A falta de planejamento resulta, segundo ela, em um crescimento urbano desordenado. “Isso significa mais problemas à mobilidade urbana, à saúde, à segurança. Além do mais, temos as questões ambientais, como desmatamento, destruição de nascentes, morte de animais, assoreamentos e ocupações de locais de risco. Tudo isso acontece quando uma terra é grilada. Em áreas de baixa renda, principalmente, algumas de proteção ambiental, ainda há muitas ocupações. Esse é um problema crônico na capital federal”, completa.

Três perguntas para

Alan Rosseto, delegado da Dema

Há diferença entre grilagem de terras e parcelamento irregular?
O termo “grilagem” está mais vinculado à invasão de terras alheias para fins de apossamento e uso. O parcelamento se limita, em linhas gerais, à divisão do terreno para fins de edificação e posterior venda, tornando-as áreas urbanas. Ele exige uma série de procedimentos prévios, como autorizações e licenciamentos. Sem esses documentos ou com a desconformidade deles, haverá crime. Não são expressões sinônimas: alguém pode invadir e se apossar, agindo como grileiro, e parcelar depois.

Quais os impactos disso para a vida da população?
O parcelamento exige inúmeras autorizações e licenças justamente para que ocorram em áreas que possibilitem tal empreendimento, de forma que a realização (de obras) sem observar condições pode afetar diretamente o meio ambiente e, consequentemente, a qualidade de vida. O parcelamento pode ocorrer em área cujo terreno, por natureza, não permite edificações, o que pode acarretar problemas futuros de engenharia, arquitetura e de segurança para os moradores.
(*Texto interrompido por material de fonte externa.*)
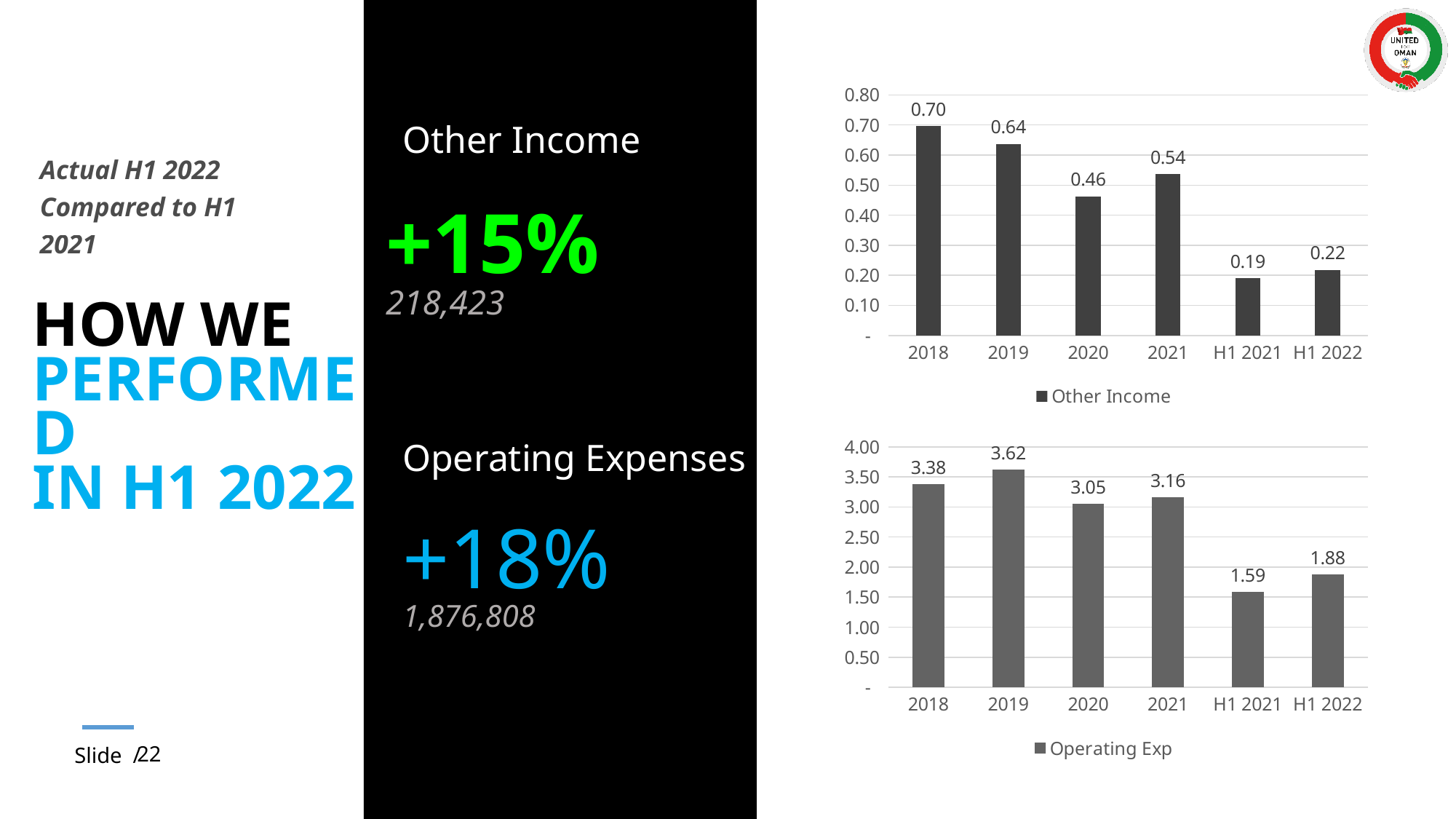
In the Other Income chart, do the values rise or fall from 2018 to 2020? fall In the Operating Exp chart, is the value for 2018 greater or less than 3.00? greater In the Other Income chart, which category has the lowest value? H1 2021 How many series does the legend of the Other Income chart list? 1 In the Operating Exp chart, which is larger, the value for 2020 or the value for 2021? 2021 What kind of chart is the Operating Exp chart? bar chart In the Other Income chart, what is the difference between the 2019 and 2020 values? 0.18 In the Operating Exp chart, what is the difference between the H1 2022 and H1 2021 values? 0.29 In the Other Income chart, what is the value for 2018? 0.70 In the Other Income chart, how many bars are plotted? 6 In the Operating Exp chart, what is the value for H1 2022? 1.88 In the Operating Exp chart, which category has the highest value? 2019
O comprador também pode ser responsabilizado?
Não pela compra em si, mas pela formalização e pelo registro do contrato de venda. A compra de lotes irregulares pode ensejar responsabilidades. Quem compra, além de incentivar financeiramente e fomentar atividade criminosa, corre risco de perder a propriedade. Há possibilidade de não haver regularização e de o local ser alvo de fiscalizações ou até de derrubadas por parte da administração pública, mesmo habitado. Além dos prejuízos financeiro, emocional e familiar, a ação colabora, muitas vezes, para o agravamento de problemas ambientais.